:: Yönerge 1 ::
İnsan hakları metnine göre aşağıdaki soruları yanıtlayın.
(a) Kişiler insan haklarına neden sahiptir?
(b) Uluslar üstü güvencelerin yargısal boyuta taşınmasının en belirgin örneği olarak hangi kurum gösteriliyor?
(c) Modern toplumlarda insan haklarını savunan neler bulunmaktadır?
:: Yönerge 2 ::
İnsan hakları metnini iki cümleyle özetleyin.
:: Yönerge 3 ::
İnsan hakları metnini son cümlesinden sonra alıp sürdürün.

:: Belge ::
========

İnsan hakları devletlerin ya da kamu otoritelerinin tek taraflı bağışladığı ve istedikleri zaman geri alabilecekleri haklar değildir. Bu kapsamda insan olma onurunun korunması için vardır. Kişiler, devletlerin verdiği için değil, insan olmaları sebebiyle bu haklara sahiptir. Bu sebeple devletler insan haklarına saygılı olurlarsa, demokratik dünyanın bir parçası olurlar. Demokrasilerde insan hakları, sadece yasalarla belirlenmekle kalmayan, kişilere haklarını yargı yoluyla koruma güvencesini veren bir görünüm kazanmıştır.
Küresel dünyada insan hakları, insanın insan olmak özelliği sebebiyle sahip bulunduğu temel haklar olduğundan bu haklar evrensel dünyada dokunulmazlık ayrıcalığına sahiptir. Toplumu oluşturan kişilerin insan olmak özelliğinden doğan bu haklara devletlerin kısıtlama hakkı bulunmamaktadır. Günümüzde bu haklara uluslar üstü güvenceler sağlanmış, bu güvencelerin bir kısmı yargısal boyuta da taşınmıştır. Avrupa İnsan Hakları Mahkemesi bunun en belirgin örneğidir.
İnsan haklarına anayasalar, yasalar, uluslararası ve de uluslar üstü düzenlemelerle getirilecek hukuksal güvenceler, bu hakların korunması yönünden çok önemlidir. Bu hakların etkin bir şekilde korunması için demokratik ve örgütlü bir toplumun bilinçli bir şekilde haklarına sahip çıkması gereklidir. Bu sebeple modern toplumlarda insan haklarını savunan çok etkin sivil toplum örgütleri bulunmaktadır.

========

:: Verilen Malzeme ::
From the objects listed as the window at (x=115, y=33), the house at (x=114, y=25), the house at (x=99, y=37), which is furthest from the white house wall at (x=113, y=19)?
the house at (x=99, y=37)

========

:: Cevap 1 ::
(a) Devletler verdiği için değil, insan oldukları için.
(b) Avrupa İnsan Hakları Mahkemesi.
(c) Çok etkin sivil toplum örgütleri.

:: Cevap 2 ::
İnsan hakları, devletlerin bağışladığı haklar değildir; kişilerin insan olmaları sebebiyle sahip oldukları ve devletlerin kısıtlayamayacağı temel haklardır ve bugün bu haklara uluslar üstü güvenceler sağlanmıştır. Bu hakların etkin biçimde korunması için hukuksal güvencelerin yanında demokratik ve örgütlü bir toplumun bilinçli biçimde haklarına sahip çıkması gerekir, bu yüzden modern toplumlarda etkin sivil toplum örgütleri bulunmaktadır.

:: Cevap 3 ::
İnsan haklarına saygılı devletlerin ortaya çıkmasında kişinin özgürlük ihtiyacı ile siyasi iktidarın egemenlik hakkı arasında devamlı bir çatışma olmuştur. Bu süreçte kişi, devletin keyfi müdahalelerine karşı koymak durumunda kalmıştır. Demokratik toplumlarda temel hak ve özgürlükler vazgeçilmezdir. İnsan hakları ihlalleri ile geri kalmışlık arasında çok sıkı bir ilişki vardır.
İnsan hakları sınırsız değildir. Bu sınır başkalarının haklarıdır. Toplumlarda kriz dönemlerinde çeşitli kısıtlamalara gidilebilir. Türkiye’de Güneydoğu’da zaman zaman uygulandığı gibi. (olağanüstü hal ve sıkıyönetim halleri gibi) Fakat insan haklarını sınırlamanın da sınırı vardır. Hükümetlere ve yetkili kamu otoritelerine hiçbir şekilde özgürlükleri sübjektif olarak kısıtlama yetkisi verilemez. Çünkü demokratik toplumlarda özgürlük kural, kısıtlama ise istisnadır.
İnsan hakları evrenseldir ve insan haklarının tüm insanlara sağlanması gerekir. Bazı toplumlarda olduğu gibi parçalı bir insan hakları uygulaması yoktur. Bu sebeple hakların kısmını alıp bir kısmını yok saymak mümkün değildir. Demokratik toplumlar çoğulcu özeliktedir ve azınlıkların tam anlamıyla özgür olmasını gerektirir. Bu çoğulculuk yoksa, insan haklarının tam olarak uygulanması söz konusu olamaz. Ayrıca, sınırlamanın sınırı da hakkın özünü ortadan kaldırılmamalıdır.
İnsan haklarının gerçekleştirilebilmesi için cesur yeni yaklaşımlara ihtiyaç vardır. Bu yaklaşımlar küreselleşme çağının gerçeklerine, yeni küresel oyunculara uygun olmalıdır. İnsan özgürlüğü hiçbir zaman otomatik olarak gelişmemiştir. Tüm insanlar için insan haklarının tamamının uygulanması 21’nci yüzyılın amaçlarından biri olmalıdır. Tüm insanlar için insan haklarının tamamının bütün ülkelerde elde edilmesi toplumlardaki STK’ların, medyanın, yerel ve ulusal hükümetlerin, parlamenterlerin ve fikir liderlerinin faaliyetlerine bağlıdır.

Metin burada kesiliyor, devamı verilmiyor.